** START OF Extracted entries **

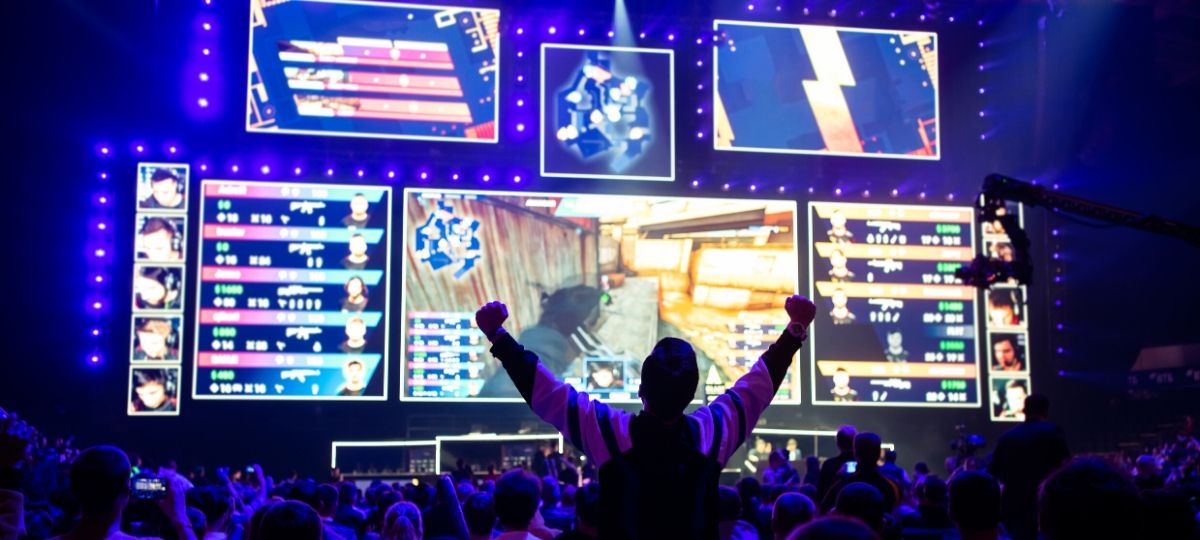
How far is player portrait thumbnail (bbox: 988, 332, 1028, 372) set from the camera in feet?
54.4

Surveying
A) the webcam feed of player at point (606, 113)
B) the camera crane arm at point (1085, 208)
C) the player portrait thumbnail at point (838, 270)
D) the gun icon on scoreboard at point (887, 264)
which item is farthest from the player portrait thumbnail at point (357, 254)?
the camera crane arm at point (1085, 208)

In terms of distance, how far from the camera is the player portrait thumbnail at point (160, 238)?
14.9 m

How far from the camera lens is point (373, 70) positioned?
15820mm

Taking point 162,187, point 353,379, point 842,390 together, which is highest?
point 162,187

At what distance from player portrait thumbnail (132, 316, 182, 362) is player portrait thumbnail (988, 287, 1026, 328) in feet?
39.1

** END OF Extracted entries **
** START OF Extracted entries **

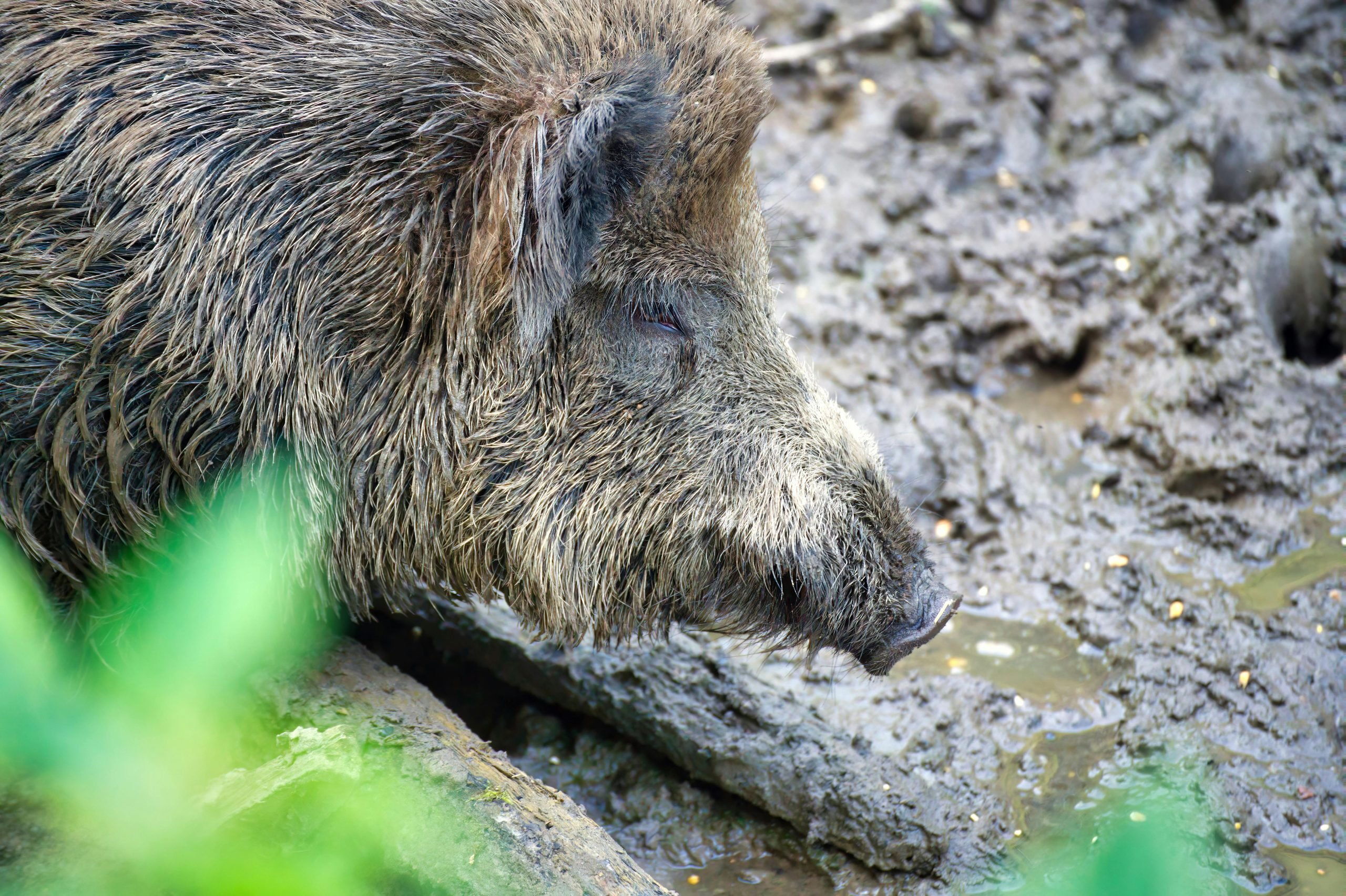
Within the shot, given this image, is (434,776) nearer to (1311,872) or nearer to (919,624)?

** END OF Extracted entries **

#### [Instructions for the task]
Which lines in the rows above contain the word "portrait"? Extract each of those lines in full.

#### [Solved exercise]
How far is player portrait thumbnail (bbox: 988, 332, 1028, 372) set from the camera in feet?
C) the player portrait thumbnail at point (838, 270)
which item is farthest from the player portrait thumbnail at point (357, 254)?
In terms of distance, how far from the camera is the player portrait thumbnail at point (160, 238)?
At what distance from player portrait thumbnail (132, 316, 182, 362) is player portrait thumbnail (988, 287, 1026, 328) in feet?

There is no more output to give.